═════ Given information

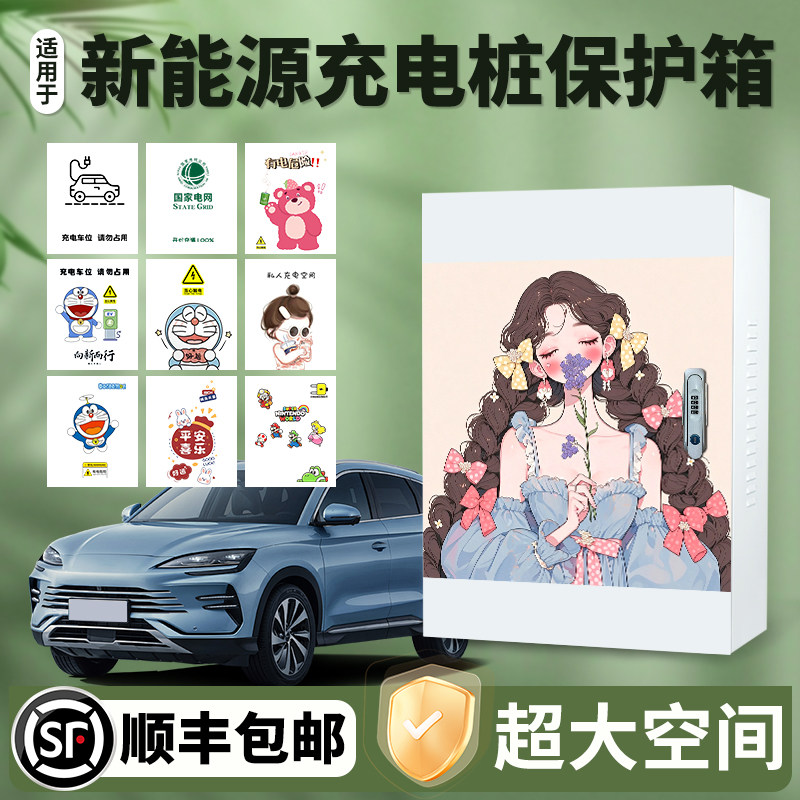 适用理想L6充电桩保护箱专用立柱7kw新能源防护箱汽车用品配电箱*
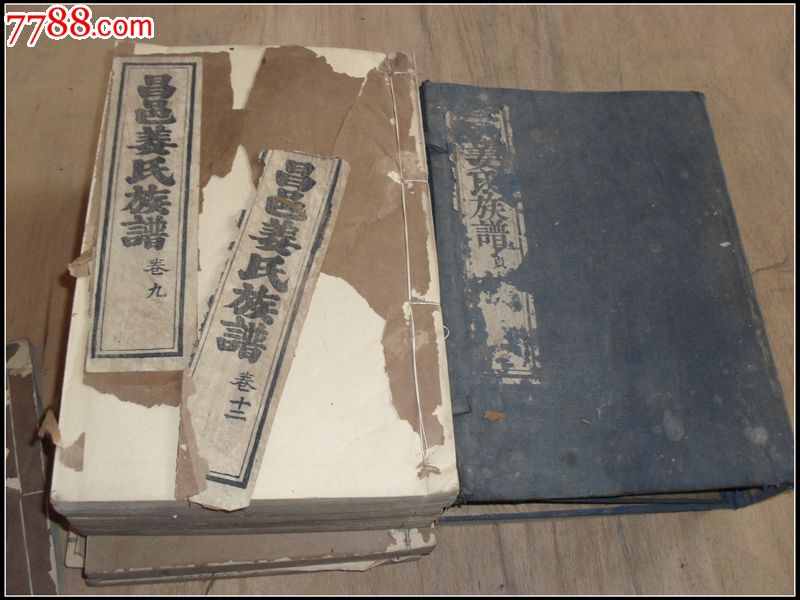 清代木版山东昌邑姜氏族谱存特大开本巨10册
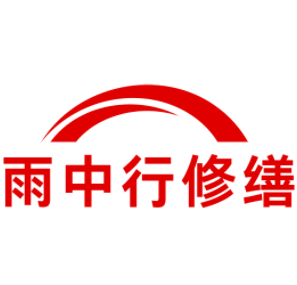 沭阳雨中行修缮工程有限公司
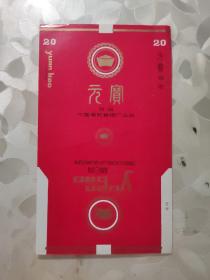 烟标：元宝 香烟  中国枣阳卷烟厂出品     红色底竖版    共1张售    盒六019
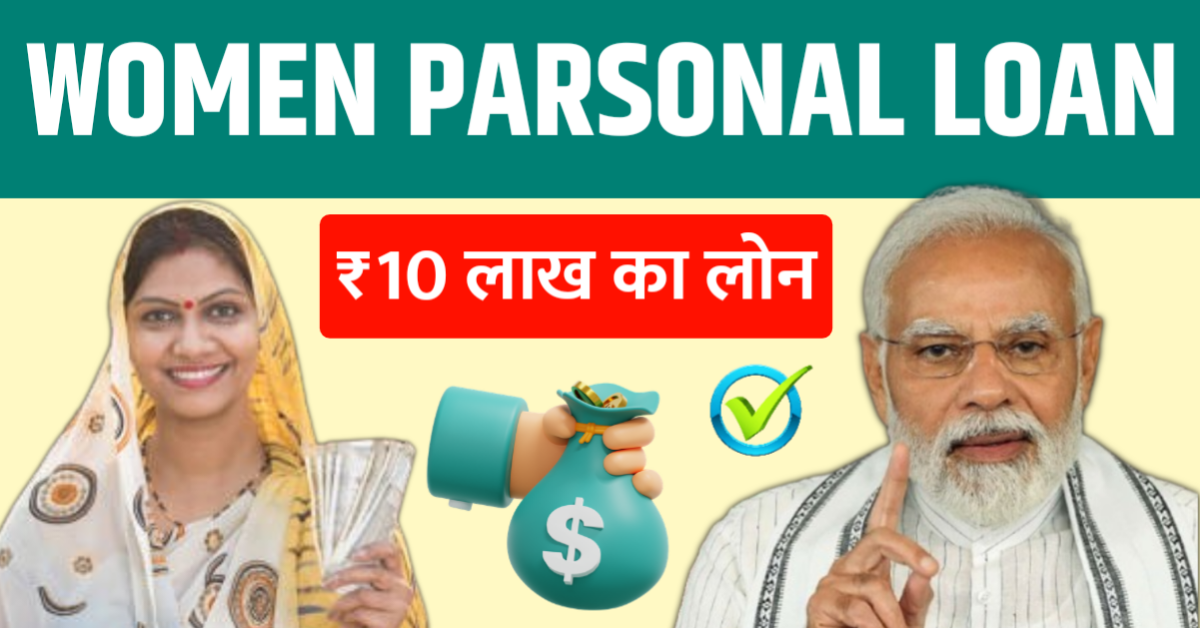 Woman Personal loan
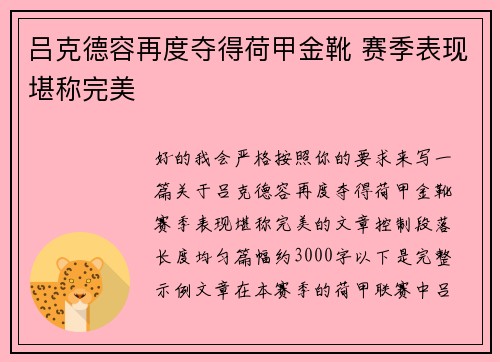 吕克德容再度夺得荷甲金靴 赛季表现堪称完美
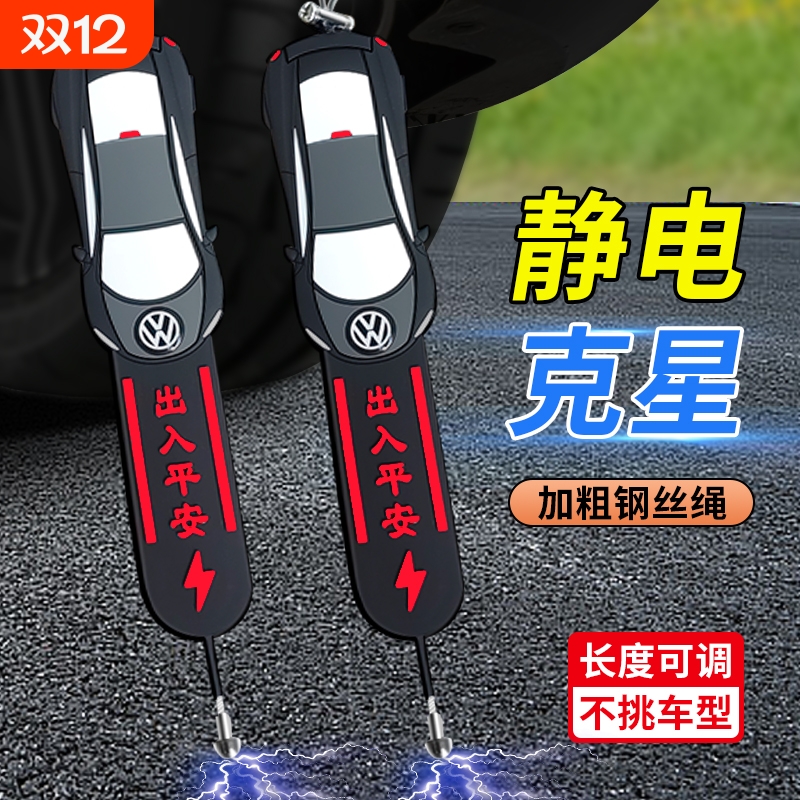 新款耐磨接地条去静电释放器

══════════

■ **Exercise prompt**
Would you copy out each of the lines above, character for character and without the pictures?

■ **Result below**
 适用理想L6充电桩保护箱专用立柱7kw新能源防护箱汽车用品配电箱*
 清代木版山东昌邑姜氏族谱存特大开本巨10册
 沭阳雨中行修缮工程有限公司
 烟标：元宝 香烟  中国枣阳卷烟厂出品     红色底竖版    共1张售    盒六019
 Woman Personal loan
 吕克德容再度夺得荷甲金靴 赛季表现堪称完美
 新款耐磨接地条去静电释放器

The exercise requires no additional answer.